Every single student at Amasango is a survivor. Every student has a remarkable ability to endure desperate circumstances. Still though, every student, every human being, has a breaking point. I’ve seen it time and time again.

Last year, following a rather vicious stabbing, the stabber came to school and just broken down crying in front of me because he just didn’t know what to do.

Jan too had reached a point where she couldn’t endure anymore. Her tough outer shell disappeared as tears began rolling down her cheeks.

We talked for nearly an hour. Well, she did most of the talking. I listened.

I told Jan I can listen to her whenever she wants to talk. I told her even if it’s during school and she doesn’t want to come to class, she just needs to find me and tell me she wants to talk—and I’ll come outside and listen. But I also tell her that her chief concern, about what to do with the baby, is up to her. I can’t tell her what to do. Nobody can. It’s a decision she must make.

“I don’t want my baby to have the life I had,” she says between her heavy, distressed breathing and crying. “I don’t want my baby to struggle. I don’t want my baby to struggle. I don’t want my baby to live like I have.”

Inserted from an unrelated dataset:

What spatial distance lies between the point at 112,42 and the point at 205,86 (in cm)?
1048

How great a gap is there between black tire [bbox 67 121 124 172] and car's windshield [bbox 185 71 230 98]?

At times, it’s so hard not being able to steer people in certain directions. I know what I’d recommend, but I say nothing. I tell her it’s a decision she must make, but whatever she decides I’ll support. I tell her Mama Jane can help her—that everyone at school can help her, can stand by her, but that nobody can make that decision for her.

I wish I could make that decision for her. I hope she opts to give her child up for adoption. I hope she carries a healthy child to term, has the child, and gives it to a family who has the means to care properly for the child. I think adoption is the best option. But I can’t tell her that.

It feels almost like she’s taking a test—and I can’t give her any clues. Only this test won’t result in her getting an “A” or a “B.” The choice she makes will profoundly shape the existence of two people: hers and her unborn baby.

I wish I could tell her what I thought. But I can’t—and I don’t.

She, like so many other kids at Amasango, finds herself at the age of 15, at a crossroads. She can keep the child, and, likely drop out of school, get a job, but getting a legal, well paying job is hard for somebody in South Africa who hasn’t even finished grade seven. She’ll struggle through life like her parents. She’ll turn to drugs and alcohol to try and drown her problems. She’ll have a long line of abusive boyfriends who come from backgrounds like hers. She’ll get beaten by a couple of those boyfriends, likely in front of the child so the child will also learn it’s okay to beat people when you’re angry. The boyfriends she confides in will beat her until the physical scars she bears are nothing compared to what life has done to her inside: broken her spirit.

But it doesn’t have to be like that. It doesn’t have to.

She can give the kid up and give the kid a chance—and give herself a second chance.

I really believe she can do anything she puts her mind to.

But she needs to make this choice—and the choice is hers.